Former banker opening private vault business in Loudoun
In his decade as a retail banking executive, Bryant Stone said he noticed two trends about bank safe deposit boxes.
"First, there was a disconnect between supply and demand," Stone told me this week. Banks often have years-long waiting lists to get a box, or they don't have the sizes that customers want, "especially larger sizes," he said.
Second, access to those boxes is limited to banker's hours, and obtaining access for children or business associates can get cumbersome.
That's why Stone is planning to open Commonwealth Vault and Safe Deposit Co. on Dec. 1 at the Southern Walk Plaza in Ashburn. He says it's the first private vault in Greater Washington, and one of only a handful of similar businesses in the nation.
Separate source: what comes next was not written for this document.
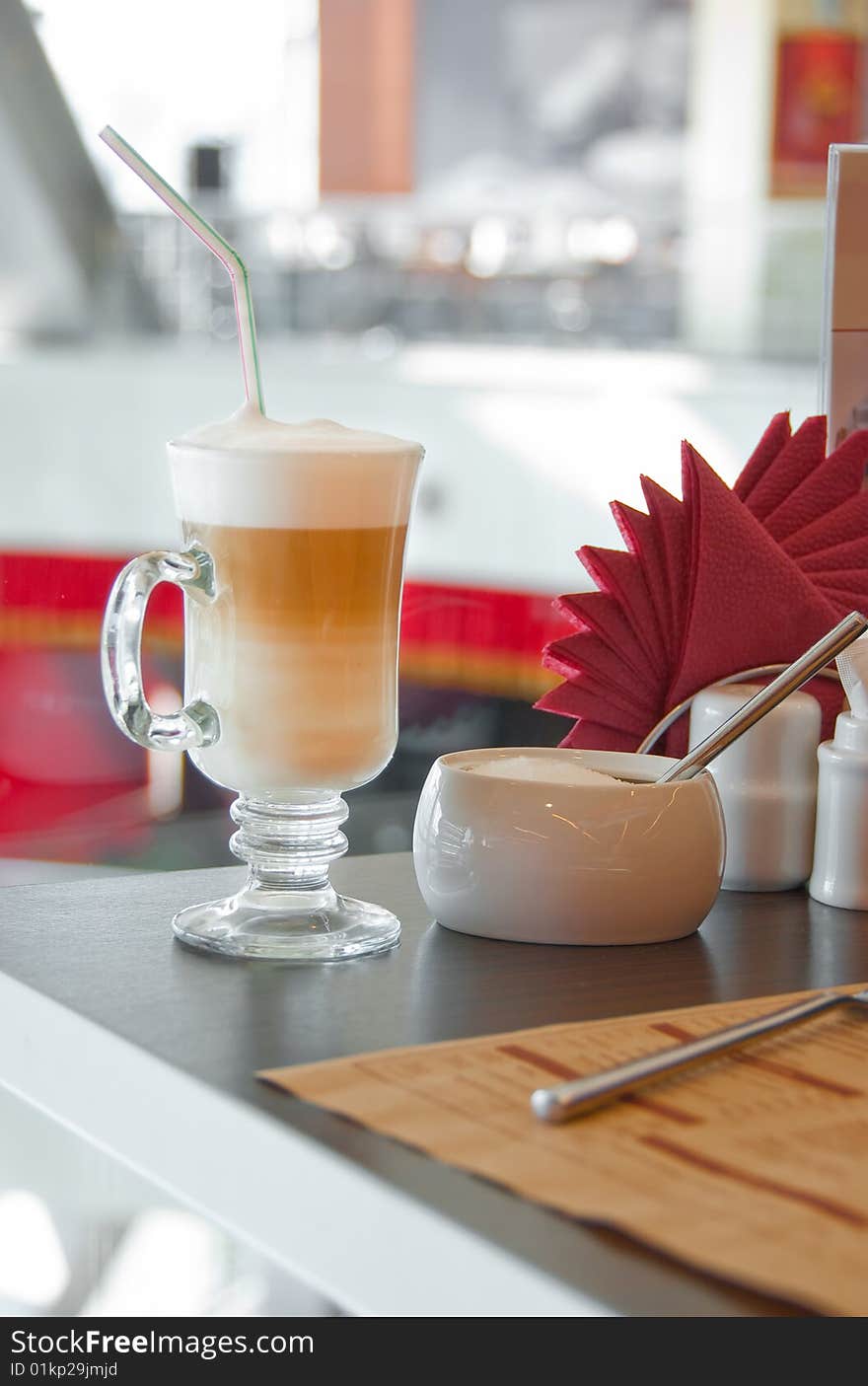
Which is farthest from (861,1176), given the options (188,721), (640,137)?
(640,137)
A 300-square-foot steel vault is at the center of the 1,600-square-foot retail space, which includes two private viewing rooms, plus a waiting area for those who are not supposed to see what's in the box.
"They can put whatever they want in there as long as it's not illegal, dangerous, explosive, perishable, liquid or alive."
The business will be staffed during daytime hours with attendants who monitor the "security vestibule" cameras before allowing anyone to enter, much like many high-end jewelry stores. After-hours, customers can call a 24/7 concierge service that will meet them at the facility within a hour.
Stone is offering 350 dual-key boxes within the vault, which range from 3-inches-by-5-inches to 10-inches-by-10-inches. He's also renting larger boxes and lockers, plus a refrigerator-sized "mini vault." Prices range from $10 a month up to $200 a month.
About 15 percent of the dual-key (renter and business) boxes are already leased, Stone said. The Great Falls native said he started the business with two partners for about $150,000.
Most people use safe deposit boxes for important documents, jewelry, coin collections, sports memorabilia and art. But you never know what people might stash inside. An unclaimed box auctioned earlier this month in Washington state contained a leather-bound journal signed "Picasso," in addition to gold teeth, pocket watches and baseball cards. The sketchbook has not yet been authenticated as one belonging to the Spanish artist.
"They can put whatever they want in there as long as it's not illegal, dangerous, explosive, perishable, liquid or alive," Stone said.